You said earlier that you want to constrain delay variation per individual sublayers. But the examples you are showing always clump MPCP, MAC, and MCRS together, and PCS and PMA together. So, it looks to me you allow for only the following two implementations: 1) {MPCP/MAC/MCRS/PCS/PMA} + PMD 2) {MPCP/MAC/MCRS} + {PCS/PMA} + PMD
Is this your assumption, or do you have something else in mind?
My second question was about how to measure separate delay variation components. But maybe a better point to start is to clarify the definition of delay variation? Are you talking about packet delay variation, bit delay variation, 64b block delay variation, or 257b block delay variation?
For example, when a 2000-byte packet is presented to a MAC for transmission, it is presented all at once using MA_DATA.request primitive. From the MAC, this packet is played out one bit at a time using the PLS_DATA.request primitive. If the MAC is transmitting at 25Gb/s, the delay variation between the first bit of the frame and the last bit of the frame is 80 ns or 31.25 EQT (even without the RATE ADJUST EQs slowing the MAC).
So, before proposing any delay variation values, please clarify how delays are measured. What is the exact epoch when delay starts and the exact epoch when delay ends, for each individual delay constraint that you want to specify?

Collected material.
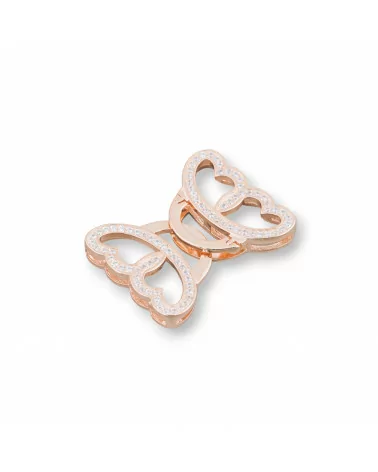 Chiusura Di Argento 925 Farfalla Con Zirconi 28x20mm Oro Rosa 2pz-CHIUSURE DI ARGENTO | Worldofjewel.com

Tasks to carry out.
A - According to the delay variation post, what is the delay variation between the first and last bit of a 2000-byte frame when the MAC transmits at 25Gb/s?
B - Write the next few sentences of the delay variation post, picking up after its final question.

Your written answers.
A - 80 ns, or 31.25 EQT.

B -
-Glen
From: Duane Remein [mailto:Duane.Remein@xxxxxxxxxx]
I will attempt to respond to Marek’s, Glen’s and Marek’s replay in this one response. First off I am not suggesting that the 81 ns in insufficient, just the opposite, I believe it is more than sufficient but that is true only if the PHY components are reasonable designed. Currently there is no bound for delay variation (DV) through the PHY (all section are TBD). So even an unreasonable design that allows 50-60 ns of DV is compliant. What I’m trying to do is put a bound on the amount of DV allowed in an implementation. I would expect most SOCs to include both the MAC and the PHY and not expose the xMII. Given this is the case how would you measure the DV from the MCRS as opposed to that contributed by the PMD or PCS/PMA? You can’t so why should we specify it that way? If I decide to design only the PCS/PMA what if my target? What about if I am only designing the PMD or only the MAC? If I am a system implementer what is the total I’m allowed, the sum of the parts or something less? If we really want to do the latter with the assumption that a full system gets the sum of the parts I could go with that but we do need numbers in the spec not just “TBD”. If you look at my proposal is neither more nor less “dissected” than what we have in the standard now; each layer is well defined. I just added a target for individual sub-systems and put it all into a single table which in my mind is clearer. Best Regards Duane
From: Mark Laubach [mailto:mark.laubach@xxxxxxxxxxxx]
Hi Duane,
I’m equally having trouble understanding why something more complicated (more dissected?) than what was done in 75.3.1.1, 76.1.2, and 77.3.2.4 is needed (for us: 141.3.1.1, 143.4.3 and 144.3.1.2). Why does the same level of specification not work for NGEPON?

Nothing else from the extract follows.